The morphism $u$ is an isomorphism.

$(2)$

Let $n \geq 2$ and let $\sigma _0: \Lambda ^{n}_{0} \rightarrow \operatorname{\mathcal{C}}$ be a morphism of simplicial sets for which the initial edge

$\Delta ^1 \simeq \operatorname{N}_{\bullet }( \{ 0 < 1\} ) \hookrightarrow \Lambda ^ n_0 \xrightarrow {\sigma _0} \operatorname{\mathcal{C}}$

is equal to $u$. Then $\sigma _0$ can be extended to an $n$-simplex $\sigma : \Delta ^ n \rightarrow \operatorname{\mathcal{C}}$.

$(3)$

Let $n \geq 2$ and let $\sigma _0: \Lambda ^{n}_{n} \rightarrow \operatorname{\mathcal{C}}$ be a morphism of simplicial sets for which the final edge

$\Delta ^1 \simeq \operatorname{N}_{\bullet }( \{ n-1 < n\} ) \hookrightarrow \Lambda ^ n_ n \xrightarrow {\sigma _0} \operatorname{\mathcal{C}}$

is equal to $u$. Then $\sigma _0$ can be extended to an $n$-simplex $\sigma : \Delta ^ n \rightarrow \operatorname{\mathcal{C}}$.

Proof of Theorem 4.4.2.5. The implication $(1) \Rightarrow (3)$ is a special case of Proposition 4.4.2.10. We will complete the proof by showing that $(3) \Rightarrow (1)$ (a similar argument shows that $(1)$ and $(2)$ are equivalent).
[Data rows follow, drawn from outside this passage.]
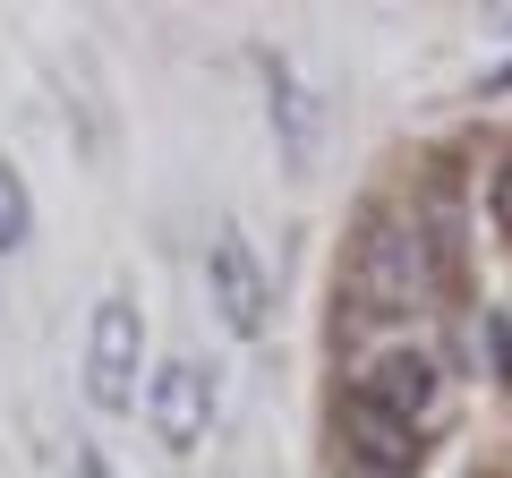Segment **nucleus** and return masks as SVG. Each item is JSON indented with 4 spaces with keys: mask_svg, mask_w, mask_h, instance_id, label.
I'll return each mask as SVG.
<instances>
[{
    "mask_svg": "<svg viewBox=\"0 0 512 478\" xmlns=\"http://www.w3.org/2000/svg\"><path fill=\"white\" fill-rule=\"evenodd\" d=\"M350 291H359V308L376 316H410L427 299V248H419V222H393L376 214L359 231V248H350Z\"/></svg>",
    "mask_w": 512,
    "mask_h": 478,
    "instance_id": "f257e3e1",
    "label": "nucleus"
},
{
    "mask_svg": "<svg viewBox=\"0 0 512 478\" xmlns=\"http://www.w3.org/2000/svg\"><path fill=\"white\" fill-rule=\"evenodd\" d=\"M137 368H146V308L128 291H111L86 325V402L94 410H137Z\"/></svg>",
    "mask_w": 512,
    "mask_h": 478,
    "instance_id": "f03ea898",
    "label": "nucleus"
},
{
    "mask_svg": "<svg viewBox=\"0 0 512 478\" xmlns=\"http://www.w3.org/2000/svg\"><path fill=\"white\" fill-rule=\"evenodd\" d=\"M205 299H214V316L239 333V342H256V333L274 325V282H265L256 248L231 231V222L205 239Z\"/></svg>",
    "mask_w": 512,
    "mask_h": 478,
    "instance_id": "7ed1b4c3",
    "label": "nucleus"
},
{
    "mask_svg": "<svg viewBox=\"0 0 512 478\" xmlns=\"http://www.w3.org/2000/svg\"><path fill=\"white\" fill-rule=\"evenodd\" d=\"M350 393L359 402H384V410H402V419H427L444 393V359L427 342H376L359 359V376H350Z\"/></svg>",
    "mask_w": 512,
    "mask_h": 478,
    "instance_id": "20e7f679",
    "label": "nucleus"
},
{
    "mask_svg": "<svg viewBox=\"0 0 512 478\" xmlns=\"http://www.w3.org/2000/svg\"><path fill=\"white\" fill-rule=\"evenodd\" d=\"M342 444H350L359 470H384V478H410L427 461L419 419H402V410H384V402H359V393H342Z\"/></svg>",
    "mask_w": 512,
    "mask_h": 478,
    "instance_id": "39448f33",
    "label": "nucleus"
},
{
    "mask_svg": "<svg viewBox=\"0 0 512 478\" xmlns=\"http://www.w3.org/2000/svg\"><path fill=\"white\" fill-rule=\"evenodd\" d=\"M146 419H154V436H163L171 453H188V444L214 427V376H205L197 359H163V368L146 376Z\"/></svg>",
    "mask_w": 512,
    "mask_h": 478,
    "instance_id": "423d86ee",
    "label": "nucleus"
},
{
    "mask_svg": "<svg viewBox=\"0 0 512 478\" xmlns=\"http://www.w3.org/2000/svg\"><path fill=\"white\" fill-rule=\"evenodd\" d=\"M265 111H274V137H282V163L291 171H308V154H316V103H308V86H299L282 60H265Z\"/></svg>",
    "mask_w": 512,
    "mask_h": 478,
    "instance_id": "0eeeda50",
    "label": "nucleus"
},
{
    "mask_svg": "<svg viewBox=\"0 0 512 478\" xmlns=\"http://www.w3.org/2000/svg\"><path fill=\"white\" fill-rule=\"evenodd\" d=\"M35 239V197H26V171L0 154V257H18Z\"/></svg>",
    "mask_w": 512,
    "mask_h": 478,
    "instance_id": "6e6552de",
    "label": "nucleus"
},
{
    "mask_svg": "<svg viewBox=\"0 0 512 478\" xmlns=\"http://www.w3.org/2000/svg\"><path fill=\"white\" fill-rule=\"evenodd\" d=\"M69 478H111V461L94 453V444H69Z\"/></svg>",
    "mask_w": 512,
    "mask_h": 478,
    "instance_id": "1a4fd4ad",
    "label": "nucleus"
},
{
    "mask_svg": "<svg viewBox=\"0 0 512 478\" xmlns=\"http://www.w3.org/2000/svg\"><path fill=\"white\" fill-rule=\"evenodd\" d=\"M495 222L512 231V154H504V171H495Z\"/></svg>",
    "mask_w": 512,
    "mask_h": 478,
    "instance_id": "9d476101",
    "label": "nucleus"
},
{
    "mask_svg": "<svg viewBox=\"0 0 512 478\" xmlns=\"http://www.w3.org/2000/svg\"><path fill=\"white\" fill-rule=\"evenodd\" d=\"M495 350H504L495 368H504V385H512V316H495Z\"/></svg>",
    "mask_w": 512,
    "mask_h": 478,
    "instance_id": "9b49d317",
    "label": "nucleus"
},
{
    "mask_svg": "<svg viewBox=\"0 0 512 478\" xmlns=\"http://www.w3.org/2000/svg\"><path fill=\"white\" fill-rule=\"evenodd\" d=\"M342 478H384V470H359V461H350V470H342Z\"/></svg>",
    "mask_w": 512,
    "mask_h": 478,
    "instance_id": "f8f14e48",
    "label": "nucleus"
}]
</instances>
Let $u: X \rightarrow Y$ be a morphism in an $\infty$-category $\operatorname{\mathcal{C}}$, and consider the map $\sigma _0: \Lambda ^{2}_{2} \rightarrow \operatorname{\mathcal{C}}$ depicted in the diagram

$\xymatrix@R =50pt@C=50pt{ & X \ar [dr]^{u} & \\ Y \ar@ {-->}[ur]^{v} \ar [rr]^{ \operatorname{id}_ Y} & & Y. }$

If $u$ satisfies condition $(3)$, then we can complete $\sigma _0$ to a $2$-simplex of $\operatorname{\mathcal{C}}$, which witnesses the morphism $v = d_2(\sigma )$ as a right homotopy inverse of $u$. The tuple $(\sigma , s_0(u), s_1(u), \bullet )$ then determines a morphism of simplicial sets $\tau _0: \Lambda ^3_3 \rightarrow \operatorname{\mathcal{C}}$ (see Exercise 1.1.2.14). Invoking assumption $(3)$ again, we can extend $\tau _0$ to a $3$-simplex $\tau$ of $\operatorname{\mathcal{C}}$. The face $d_3(\tau )$ then witnesses that $v$ is also a left homotopy inverse to $u$, so that $u$ is an isomorphism as desired. $\square$